“What can I hold you with?”

我用什麼才能留住你?

“I offer you lean streets, desperate sunsets,the moon of the jagged suburbs.”

我給你瘦落的街道、絕望的落日、荒郊的月亮。

“I offer you the bitterness of a man who has looked long and long at the lonely moon.”

我給你一個久久地望著孤月的人的悲哀。

……

半明半昧的陰影,橘黃色的燈光在他身上投了層深淺不一的陰影,五官融在疏淺的光線中,有一種不真實的清俊。
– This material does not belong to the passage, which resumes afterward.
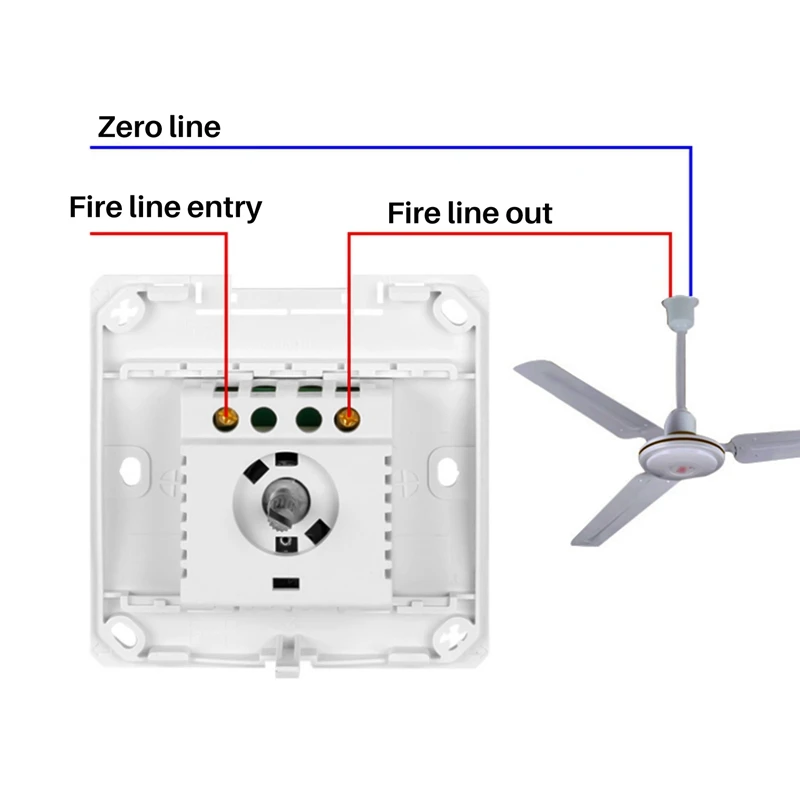 Zero line

Fire line entry

Fire line out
他有點鼻音的清淡,鬆鬆懶懶,尾音音調微揚卷著英倫的腔調,下壓再低低的纏上來,足夠撩撥得人耳尖發麻,漸漸發燙。

只是這漫長的曖昧繾綣,並未被任何人聽聞。

但床側青年絲毫不在意。

字句依舊在靜寂空間的暈開蔓延——

“I offer you the loyalty of a man who has never been loyal.”

我給你一個從未有過信仰的人的忠誠。

“I offer you that kernel of myself that I have saved somehow -the central heart,”

我給你我設法保全的我自己的核心,

“that deals not in words, traffics not with dreams,”

不營字造句,不和夢交易,

“and is untouched by time, by joy, by adversities.”

不被時間、歡樂和逆境觸動的核心。

“I offer you the memory of a yellow rose seen at sunset, years before you were born.”
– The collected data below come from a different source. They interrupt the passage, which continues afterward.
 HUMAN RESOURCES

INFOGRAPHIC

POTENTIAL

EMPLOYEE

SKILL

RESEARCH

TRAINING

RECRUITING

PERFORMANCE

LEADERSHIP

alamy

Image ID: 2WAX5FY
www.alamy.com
我給你早在你出生前多年的一個傍晚看到的一朵黃玫瑰的記憶。

“I offer you explanation of yourself,”

我給你關於你生命的詮釋,

“theories about yourself,”

關於你自己的理論,

“authentic and surprising news of yourself.”

你的真實而驚人的存在。

“I can give you my loneliness,”

我給你我的寂寞,

“my darkness,”

我的黑暗,

“the hunger of my heart;”

我心的飢渴,

“I am trying to bribe you with uncertainty, with danger, with defeat.”

我試圖用困惑、危險、失敗來打動你。

……

最後一絲光被黑暗吞噬。

青年抬眼輕眨,黑髮微垂,繼而由坐到站唸完最後一句詩歌,將掖好被角的手收回。